Saturday, September 3, 2016

Turkey’s plan for a Kurdish ‘buffer’

Turkey’s incursion into Syria further complicates an already tragic situation, drastically reducing any hopes of ending the five-and-a-half-year conflict and inflicting further misery on the country’s civilian population.

The message from Ankara is that the sole aim is to push Kurdish YPG forces away from Turkey’s borders in order to reduce the chances of them contributing to a Kurdish uprising in its own territory. While this may be true, there are strong indications that Turkish President Recep Tayyip Erdogan may go far beyond a simple policing action.

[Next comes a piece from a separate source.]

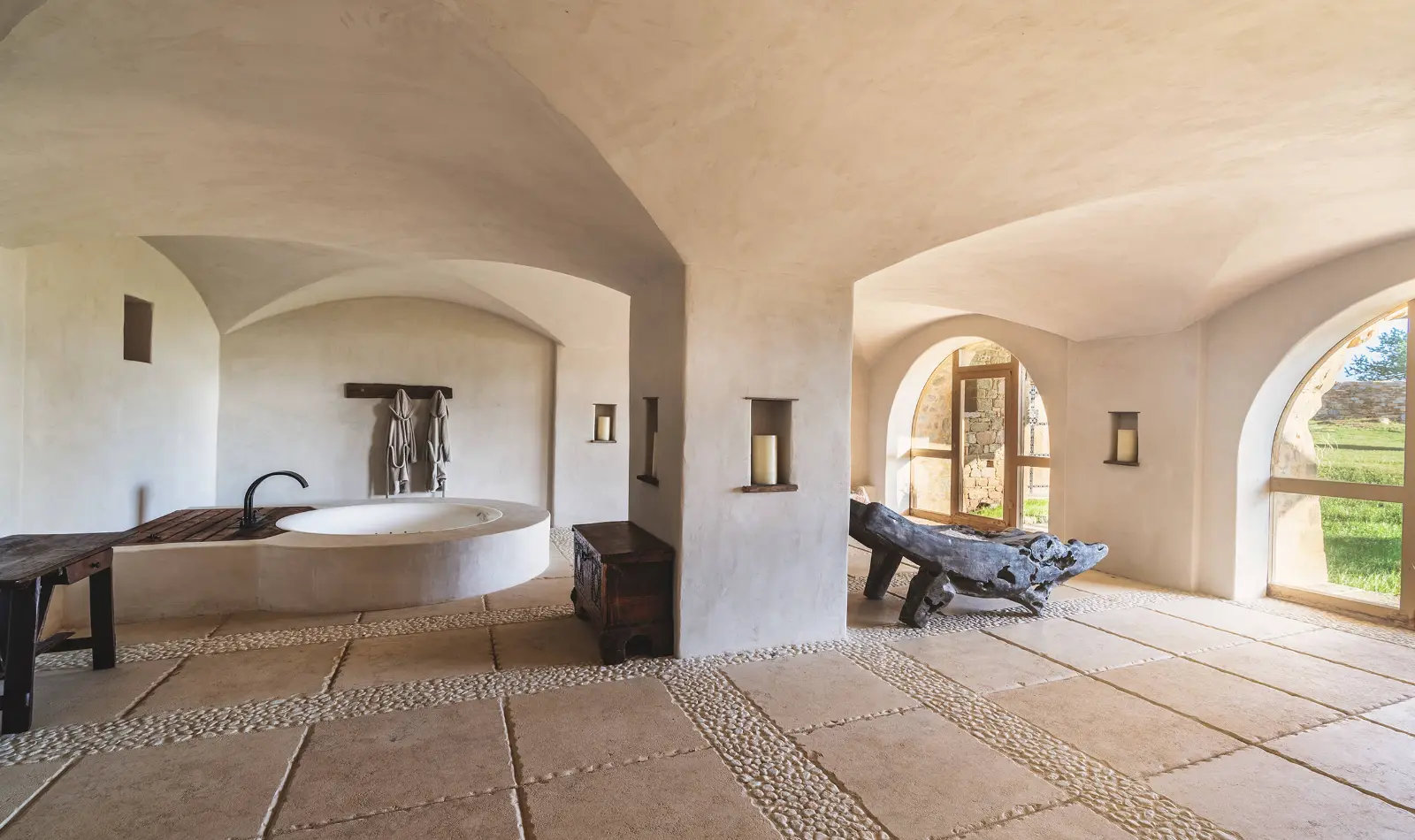 Luxury spa interior featuring custom reinforced concrete cross vaulted ceilings with elegant, minimalist architecture.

Buoyed by the wave of support he has received at home in the wake of the failed military coup, Erdogan is using some of his political capital to drive deep into Syria in order to establish a permanent buffer zone between the YPG operations there and the separatist movement in Turkey’s south-eastern areas.

Ankara would have no interest in a complete annexation of the territory, as the YPG is claiming, as that would involve having to take responsibility for any civilians remaining there. The more likely aim would be a permanent area of military occupation where its forces would have a free hand to confront the YPG, which Turkey has long regarded as a terrorist group.

This, of course, has angered the United States, which sees the YPG as a valuable ground asset in the war against Islamic State and other terrorist groups, but Washington will not go too far in its condemnation.

Erdogan has the ability to tear up an agreement that would result in tens of thousands of refugees pouring into Europe, destabilising its institutions and maybe even threatening the European Union and NATO.

Then there is the possibility of a rapprochement with Russia. On the face of it this seems unlikely as Turkey has repeatedly called for the ousting of Syrian President Bashar al-Assad while Russia is Assad’s staunch ally. However, for Erdogan nothing is more important than preventing the establishment of a Kurdish State on Syrian soil.

The incursion has drawn protests from Assad, But Ankara knows these can be safely ignored. Territorial integrity no longer exists in Syria and whatever emerges from the conflict will look nothing like the nation that existed before 2011.